The researchers also calculated that the effects of climate change tripled the death toll of the disaster, which would have been much milder were it not for the burning of fossil fuels and the consequent increased concentration of heat-trapping greenhouse gases in the atmosphere.
During the event, wildfires erupted throughout the continent as hot and dry air turned woodlands into tinderboxes. The heat also forced mass school closures in France, work bans in Italy and delays on trains (including one carrying your correspondent) due to sagging electric lines.
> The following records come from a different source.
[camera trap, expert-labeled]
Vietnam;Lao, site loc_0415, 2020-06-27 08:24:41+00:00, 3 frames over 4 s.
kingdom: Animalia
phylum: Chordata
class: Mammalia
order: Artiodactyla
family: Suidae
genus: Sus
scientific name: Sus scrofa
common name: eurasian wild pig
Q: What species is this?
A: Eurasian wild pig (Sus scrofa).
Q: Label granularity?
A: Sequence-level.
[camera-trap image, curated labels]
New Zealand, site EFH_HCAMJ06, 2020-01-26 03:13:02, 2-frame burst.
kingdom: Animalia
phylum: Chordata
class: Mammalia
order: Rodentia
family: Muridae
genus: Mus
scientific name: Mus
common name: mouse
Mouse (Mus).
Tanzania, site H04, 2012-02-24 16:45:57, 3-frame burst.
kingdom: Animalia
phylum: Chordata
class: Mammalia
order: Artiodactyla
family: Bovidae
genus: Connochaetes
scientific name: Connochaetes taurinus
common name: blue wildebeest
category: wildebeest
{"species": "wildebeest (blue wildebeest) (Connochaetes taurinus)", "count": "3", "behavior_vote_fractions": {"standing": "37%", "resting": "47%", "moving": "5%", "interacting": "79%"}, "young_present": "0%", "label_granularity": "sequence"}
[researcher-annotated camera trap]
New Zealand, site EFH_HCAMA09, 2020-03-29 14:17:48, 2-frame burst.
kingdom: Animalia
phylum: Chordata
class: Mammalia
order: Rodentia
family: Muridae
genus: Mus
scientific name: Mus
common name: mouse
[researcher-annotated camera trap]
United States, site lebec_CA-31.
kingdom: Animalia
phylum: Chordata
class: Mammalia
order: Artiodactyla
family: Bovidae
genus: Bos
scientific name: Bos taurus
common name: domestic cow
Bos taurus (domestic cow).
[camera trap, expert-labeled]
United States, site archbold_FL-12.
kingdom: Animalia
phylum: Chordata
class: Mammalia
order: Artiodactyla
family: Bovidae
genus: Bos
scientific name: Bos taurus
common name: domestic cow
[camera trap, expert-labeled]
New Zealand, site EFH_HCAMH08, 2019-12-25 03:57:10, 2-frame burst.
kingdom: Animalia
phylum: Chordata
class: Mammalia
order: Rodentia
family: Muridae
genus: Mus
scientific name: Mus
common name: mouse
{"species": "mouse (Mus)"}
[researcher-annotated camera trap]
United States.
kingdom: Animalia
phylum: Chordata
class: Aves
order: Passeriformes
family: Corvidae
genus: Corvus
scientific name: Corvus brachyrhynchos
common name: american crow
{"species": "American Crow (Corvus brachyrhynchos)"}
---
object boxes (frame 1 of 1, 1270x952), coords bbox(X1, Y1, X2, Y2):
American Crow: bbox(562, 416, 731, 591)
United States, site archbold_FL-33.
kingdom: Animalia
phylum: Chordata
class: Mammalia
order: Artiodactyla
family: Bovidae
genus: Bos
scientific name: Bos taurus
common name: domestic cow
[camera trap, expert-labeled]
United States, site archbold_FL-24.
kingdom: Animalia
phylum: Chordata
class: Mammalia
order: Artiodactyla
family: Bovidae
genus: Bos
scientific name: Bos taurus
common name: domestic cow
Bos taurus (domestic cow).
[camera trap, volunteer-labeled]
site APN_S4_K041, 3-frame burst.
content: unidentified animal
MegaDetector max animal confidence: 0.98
The effects of the temperature spike were exacerbated by Europe’s relative lack of air conditioning - a technology that effectively cools indoor environments by collecting heat and expelling it to the building’s exterior. Only 20% of households on the continent have A/C, compared to higher than 90% in the United States and Japan and around 60% in China.
This difference is due in part to Europe’s historically mild climate and high energy prices in many countries. But cultural aversion to the artifice of the technology itself is also a factor. For generations Europeans have gently chided visiting American tourists for their attachment to the A/C and the comfort it provides, viewing it as an indulgence.
To A/C or Not to A/C?
This year’s heatwave, however, clearly illustrates that in an era of climate change access to cooling becomes less an issue of comfort or extravagance and more an issue of life or death.
A recent analysis featured in London’s Financial Times demonstrated that death rates skyrocket 100%-150% in major European cities after an extreme heatwave, while in the United States they barely budge. Such starkly disparate numbers have created momentum across the European political spectrum to increase access to air conditioning through subsidies or mandates.
Even more useful, however, would be a concerted effort to install heat pumps across the Vieux Continent. These devices work like air conditioners in summer but are also capable of providing heat in winter. They operate on electricity, which means in addition to keeping Europeans cool they would directly reduce carbon emissions in the heating sector.
Putting a heat pump in 50% of European homes by 2030 would be one of the biggest and most important killing of two birds with one stone in public policy history, marrying tangible public health benefits with Europe’s climate goals. Furthering energy independence (heat pumps are powered by locally generated electricity and often made in Europe) would be an added bonus. Such a policy should be immediately adopted by the EU, Britain and all other European countries.
The grim trajectory of the Earth’s climate means inaction is not an option. The deadly summer of 2025 will be one of the coolest we experience in our lifetimes. The pleasant not-too-warm summers of our childhoods are gone forever - a vanished country to whose bourn no traveller may return.